--- BEGIN Task data ---
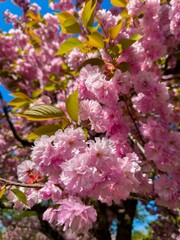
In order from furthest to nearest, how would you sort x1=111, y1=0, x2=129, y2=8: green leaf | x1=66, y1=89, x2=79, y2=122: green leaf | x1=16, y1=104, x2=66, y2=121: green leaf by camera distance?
x1=111, y1=0, x2=129, y2=8: green leaf → x1=16, y1=104, x2=66, y2=121: green leaf → x1=66, y1=89, x2=79, y2=122: green leaf

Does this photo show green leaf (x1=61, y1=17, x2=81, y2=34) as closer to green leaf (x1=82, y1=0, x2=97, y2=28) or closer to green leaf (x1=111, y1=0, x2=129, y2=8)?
green leaf (x1=82, y1=0, x2=97, y2=28)

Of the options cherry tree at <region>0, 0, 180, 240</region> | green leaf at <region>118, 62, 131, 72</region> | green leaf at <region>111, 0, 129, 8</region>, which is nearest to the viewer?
cherry tree at <region>0, 0, 180, 240</region>

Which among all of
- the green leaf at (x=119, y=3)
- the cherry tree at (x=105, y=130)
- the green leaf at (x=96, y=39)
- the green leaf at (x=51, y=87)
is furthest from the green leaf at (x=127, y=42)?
the green leaf at (x=51, y=87)

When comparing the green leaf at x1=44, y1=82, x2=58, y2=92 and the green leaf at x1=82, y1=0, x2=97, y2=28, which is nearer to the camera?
the green leaf at x1=82, y1=0, x2=97, y2=28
--- END Task data ---
**Problem statement:** Reproduce every one of the stored items above word for word, leaving the pictures out of your answer.

**Written solution:**
In order from furthest to nearest, how would you sort x1=111, y1=0, x2=129, y2=8: green leaf | x1=66, y1=89, x2=79, y2=122: green leaf | x1=16, y1=104, x2=66, y2=121: green leaf by camera distance?
x1=111, y1=0, x2=129, y2=8: green leaf → x1=16, y1=104, x2=66, y2=121: green leaf → x1=66, y1=89, x2=79, y2=122: green leaf

Does this photo show green leaf (x1=61, y1=17, x2=81, y2=34) as closer to green leaf (x1=82, y1=0, x2=97, y2=28) or closer to green leaf (x1=111, y1=0, x2=129, y2=8)?
green leaf (x1=82, y1=0, x2=97, y2=28)

Of the options cherry tree at <region>0, 0, 180, 240</region> | green leaf at <region>118, 62, 131, 72</region> | green leaf at <region>111, 0, 129, 8</region>, which is nearest to the viewer?
cherry tree at <region>0, 0, 180, 240</region>

Which among all of
- the green leaf at (x=119, y=3)
- the cherry tree at (x=105, y=130)
- the green leaf at (x=96, y=39)
- the green leaf at (x=51, y=87)
is furthest from the green leaf at (x=127, y=42)?
the green leaf at (x=51, y=87)

When comparing the green leaf at x1=44, y1=82, x2=58, y2=92 and the green leaf at x1=82, y1=0, x2=97, y2=28, which is nearer to the camera?
the green leaf at x1=82, y1=0, x2=97, y2=28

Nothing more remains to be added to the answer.